Akhiri Kasus Lansia Meninggal Dalam Kesendirian



loading…

Siti Napsiyah Ariefuzzaman, Dosen Prodi Kesejahteraan UIN Syarif Hidayatullah Jakarta. Foto: Ist

Siti Napsiyah Ariefuzzaman
Dosen Prodi Kesejahteraan UIN Syarif Hidayatullah Jakarta

PADA pertengahan bulan Juli 2024, masyarakat mendapatkan berita tentang meninggalnya pasangan suami istri (pasutri) lansia , Hans Tomasoa (83) dan Rita Tomasoa (72) di Jonggol Kabupaten Bogor. Keduanya ditemukan warga dan polisi sudah dalam keadaan jasad membusuk. Dari penelusuran berita, polisi belum bisa menemukan penyebab meninggalnya pasangan lansia tersebut.

Kesaksian warga sebagaimana diwartakan oleh media, bahwa pasutri lansia tersebut tinggal hanya berdua. Tetangga tidak mengetahui keberadaan anak-anaknya. Yang mengurus keduanya selama ini menurut keterangan tetangga adalah jemaat gereja.

Meskipun ternyata menurut informasi, pasutri lansia ini memiliki tiga anak yang tinggal jauh dari mereka. Bahkan ketiga anaknya tersebut hingga kasus ditemukan orang tuanya wafat tidak ada satu pun yang datang.

Beberapa bulan berselang, diberitakan kasus pasutri lanjut usia berinisial BK (70) dan RB (65) ditemukan tewas di rumah mereka di Kompleks Metropolitan Cipondoh, Kota Tangerang. Kasus ini pertama kali terungkap pada Kamis (5/9/2024), ketika warga sekitar mendapati rumah pasutri tersebut terkunci dari dalam dan tidak ada aktivitas sejak akhir Agustus.

Setelah mendobrak pintu, warga menemukan kedua korban tewas di lokasi yang berbeda di dalam rumah. Jasad RB ditemukan di atas kasur, sedangkan jasad BK ditemukan tergeletak di ruang tamu dengan dua pisau di dekatnya.

Berdasarkan laporan ahli forensik, dimungkinkan terdapat tiga penyebab kematian pasangan lansia ini, yaitu bunuh diri bersama. Pembunuhan diikuti bunuh diri, atau pembunuhan dengan tujuan tertentu. Pakar psikologi forensik, Reza Indragiri Amriel menyatakan bahwa jumlah luka yang tidak wajar tersebut dapat menjadi kunci pengungkapan kasus ini (2024).

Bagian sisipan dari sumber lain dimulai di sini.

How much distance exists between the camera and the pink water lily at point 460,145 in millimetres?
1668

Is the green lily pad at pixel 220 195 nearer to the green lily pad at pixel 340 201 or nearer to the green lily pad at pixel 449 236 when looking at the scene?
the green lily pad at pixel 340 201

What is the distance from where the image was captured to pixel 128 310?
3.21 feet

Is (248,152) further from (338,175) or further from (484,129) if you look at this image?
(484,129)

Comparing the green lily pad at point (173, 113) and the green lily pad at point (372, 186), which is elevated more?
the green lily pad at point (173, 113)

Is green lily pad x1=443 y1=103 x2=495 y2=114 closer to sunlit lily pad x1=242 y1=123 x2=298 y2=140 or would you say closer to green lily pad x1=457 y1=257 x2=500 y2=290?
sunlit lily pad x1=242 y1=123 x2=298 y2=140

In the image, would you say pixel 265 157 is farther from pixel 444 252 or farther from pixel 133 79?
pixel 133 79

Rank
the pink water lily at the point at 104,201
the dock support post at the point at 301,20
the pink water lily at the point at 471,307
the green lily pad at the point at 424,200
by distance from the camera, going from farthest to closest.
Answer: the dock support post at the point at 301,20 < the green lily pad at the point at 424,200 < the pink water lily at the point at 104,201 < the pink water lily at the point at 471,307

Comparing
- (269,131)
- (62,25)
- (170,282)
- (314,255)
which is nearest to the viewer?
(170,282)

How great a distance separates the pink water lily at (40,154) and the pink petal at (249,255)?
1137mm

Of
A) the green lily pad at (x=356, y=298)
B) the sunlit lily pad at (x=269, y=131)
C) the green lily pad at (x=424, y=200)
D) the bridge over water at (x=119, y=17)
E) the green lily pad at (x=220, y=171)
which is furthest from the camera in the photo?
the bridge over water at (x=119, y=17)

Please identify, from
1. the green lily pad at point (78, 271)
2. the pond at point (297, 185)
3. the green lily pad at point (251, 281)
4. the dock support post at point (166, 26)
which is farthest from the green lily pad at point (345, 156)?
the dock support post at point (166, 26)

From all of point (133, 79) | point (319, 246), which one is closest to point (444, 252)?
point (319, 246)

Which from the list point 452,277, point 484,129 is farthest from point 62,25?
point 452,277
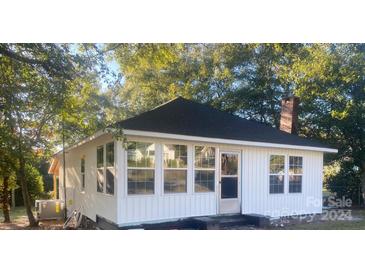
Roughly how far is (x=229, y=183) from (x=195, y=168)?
87 cm

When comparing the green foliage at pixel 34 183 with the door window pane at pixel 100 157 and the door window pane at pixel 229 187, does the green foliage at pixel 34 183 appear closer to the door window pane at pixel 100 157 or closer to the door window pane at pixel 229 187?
the door window pane at pixel 100 157

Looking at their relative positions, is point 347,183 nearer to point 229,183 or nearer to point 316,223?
point 316,223

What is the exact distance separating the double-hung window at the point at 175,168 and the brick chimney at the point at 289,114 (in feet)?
9.52

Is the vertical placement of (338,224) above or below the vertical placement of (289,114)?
below

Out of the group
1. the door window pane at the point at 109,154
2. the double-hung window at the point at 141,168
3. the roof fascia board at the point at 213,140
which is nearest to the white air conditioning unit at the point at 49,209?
the door window pane at the point at 109,154

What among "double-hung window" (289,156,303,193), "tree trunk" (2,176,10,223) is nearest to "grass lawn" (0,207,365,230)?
"tree trunk" (2,176,10,223)

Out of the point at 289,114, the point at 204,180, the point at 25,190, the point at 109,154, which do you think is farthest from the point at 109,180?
the point at 289,114

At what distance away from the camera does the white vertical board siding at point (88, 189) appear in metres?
5.44

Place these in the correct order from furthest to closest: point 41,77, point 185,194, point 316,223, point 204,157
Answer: point 316,223 < point 204,157 < point 185,194 < point 41,77

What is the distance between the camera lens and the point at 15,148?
554 cm

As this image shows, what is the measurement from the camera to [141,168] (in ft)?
16.9

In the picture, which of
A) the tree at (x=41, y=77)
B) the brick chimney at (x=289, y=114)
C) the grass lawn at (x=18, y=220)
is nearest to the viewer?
the tree at (x=41, y=77)
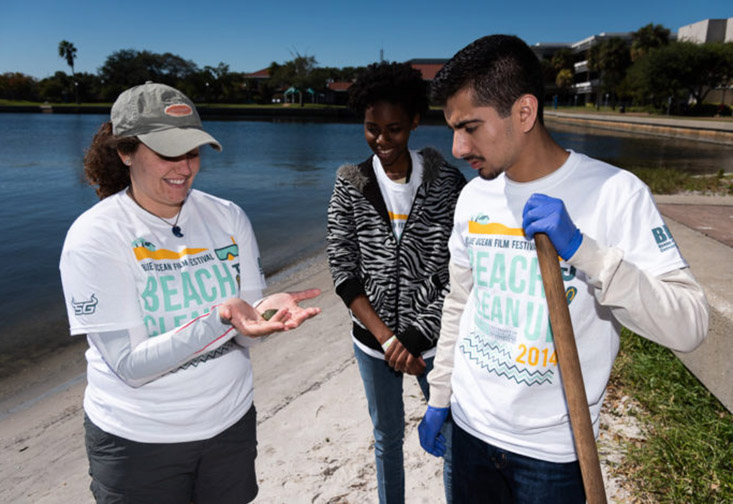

Peristiwa tewasnya pasutri lansia tanpa didampingi keluarga mengundang berbagai tanggapan, dan komentar warganet yang mengarah pada anak-anak mereka. Mereka mengecam kepada anak-anak lansia mengapa tidak ada yang mengurus orang tuanya.

Tulisan ini membahas tentang bagaimana seharusnya dukungan sosial keluarga sebagai perawat utama bagi lansia? Bagaimana meningkatkan partisipasi masyarakat dalam menjaga warga lansia di lingkungannya agar tidak wafat dalam kesendirian? Dan bagaimana seharusnya pemerintah melakukan upaya perlindungan bagi kesejahteraan lansia?

Lansia di Indonesia

Badan Pusat Statistik (BPS) melaporkan, persentase penduduk lanjut usia (lansia) di Indonesia sebesar 11,75 persen pada 2023. Angka ini naik 1,27 persen dibandingkan dengan tahun sebelumnya (2022) yaitu 10,48 persen. Berdasarkan jenis kelamin, terdapat 52,28 persen adalah lansia perempuan sedangkan laki-laki lansia adalah 47,72 persen (Dimas Bayu, 2024, dataindonesia.id).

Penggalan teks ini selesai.